Un petit déjeuner "so british" ! La journée commence bien.
Si les Kiwis ne sont pas des experts en terme de cuisine, en matière de breakfast ils assurent !

Au programme, une longue route pour nous mener jusqu'à notre prochaine destination de pêche. On en profite pour faire quelques haltes touristiques.

Une première pour cette cascade. Cool !


Puis une deuxième pour un pique-nique les pieds dans l'eau d'un ruisseau.
La digestion opère et pour moi la sieste est nécessaire... Alex, lui qui n'a pas mangé 300gr de Cheddar fumé, est plus disposé à l'aventure. Il part canne en main voir ce que cache ce petit torrent.


Sitôt endormi, sitôt réveillé !
Le retour précipité de l'ami Alex ne laisse rien présager de réjouissant, pourtant le garçon à le sourire. 5 min plus tôt, il relâchait une truite de plus 60 cm !


La nouvelle me sort de ma torpeur. Nous repartons donc à deux prospecter ce ruisseau. Quelques centaines de mètres parcourus sur des profils pas très attractifs nous suffiront.

Et nous reprenons la route en direction de l'un des fiefs de la pêche à la grosse truite.

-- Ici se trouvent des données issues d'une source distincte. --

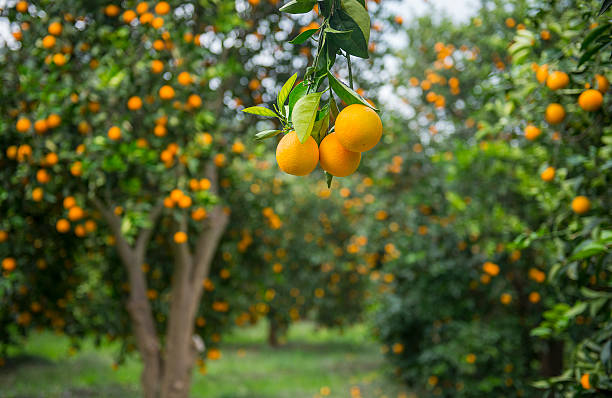 Plant Fruit Trees in January!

Nous arrivons à destination en fin d'après midi et faisons la connaissance d'un jeune pêcheur français, qui à peine descendu de l'avion venait de passé une première expérience de folie, avec deux très grosses truites capturées en sèche et en nymphe. On échange quelques infos et on se sépare en se souhaitant bonne chance.
On part donc bien renseigné sur cette nouvelle rivière.


Nous attaquons à proximité d'un pont et trouvons rapidement deux grosses truites. Nous en tenterons chacun une avec le même degré de réussite... un bon 0°... A notre décharge le comportement des poissons nous laisse penser à une forte pression de pêche sur ce spot. On tente donc notre chance un peu plus en amont.
Le milieu est escarpé et la progression difficile. Mais après quelques centaines de mètres de quasi-escalade on trouve une zone plus ouverte.

Selfie et aperçu du milieu
Il nous faudra un peu de temps avant de trouver et prendre la première truite.


Capturée dans des circonstances douteuses, ce poisson n'a absolument pas combattu et ce malgré sa taille avec plus de 70 cm. On apprendra par la suite dans un bureau du Fish & Game que certains poissons attrapent des coups de soleil et se retrouvent alors très affaiblis.

C'est ensuite à Alex d'attaquer une autre grosse truite mais un ferrage un peu trop appuyé ne nous permettra pas de voir la bête de plus près... sans commentaire.
Un deuxième poisson occupe le même poste et c'est à moi d’opérer. La chance me sourit, et après une bonne bagarre la grosse finit dans les filets.


74 cm pour ce deuxième poisson de plus de 70 cm, le tout en moins de deux heures... Que demande le peuple...
Et bien le peuple demande un peu de repos et d’organisation pour les deux jours qui vont suivre, car apparemment nous sommes au bon endroit pour ce qui est de la pêche à la grosses truites.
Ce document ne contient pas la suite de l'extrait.